Available data =>

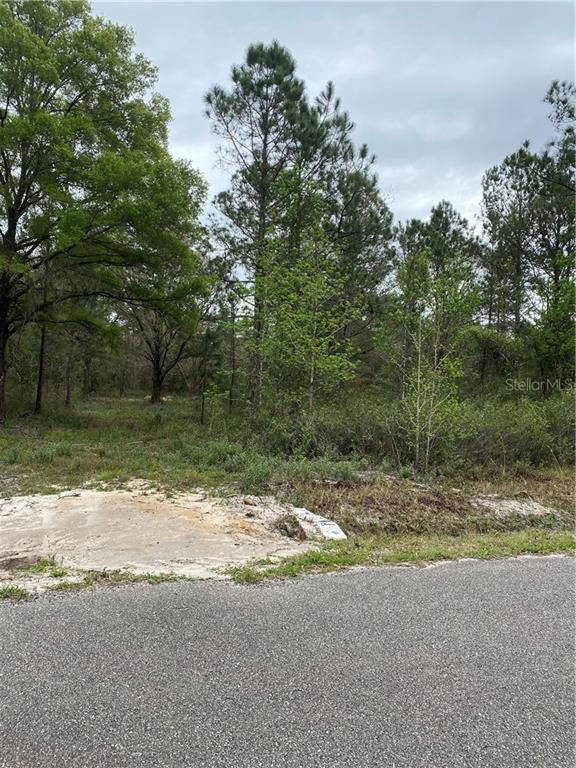 10040 TURPIN AVE Property Photo - HASTINGS, FL real estate listing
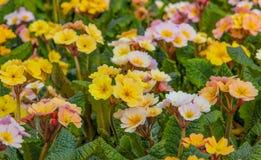 Multicolour blomma blommar Primel Peach Melba i guling, rosa färgen, aprikos Royaltyfria Foton
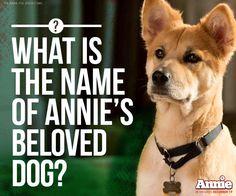 SANDY! - Annie Movie 2014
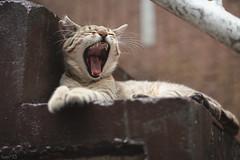 猫 (fumi*23) Tags: ilce7rm3 sony street 85mm fe85mmf18 sel85f18 a7r3 animal alley cat gato neko emount yawn ねこ 猫 ソニー 欠伸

Assigned task =>
Exclude all images and return the listing word for word.

Result for this task =>
 10040 TURPIN AVE Property Photo - HASTINGS, FL real estate listing
 Multicolour blomma blommar Primel Peach Melba i guling, rosa färgen, aprikos Royaltyfria Foton
 SANDY! - Annie Movie 2014
 猫 (fumi*23) Tags: ilce7rm3 sony street 85mm fe85mmf18 sel85f18 a7r3 animal alley cat gato neko emount yawn ねこ 猫 ソニー 欠伸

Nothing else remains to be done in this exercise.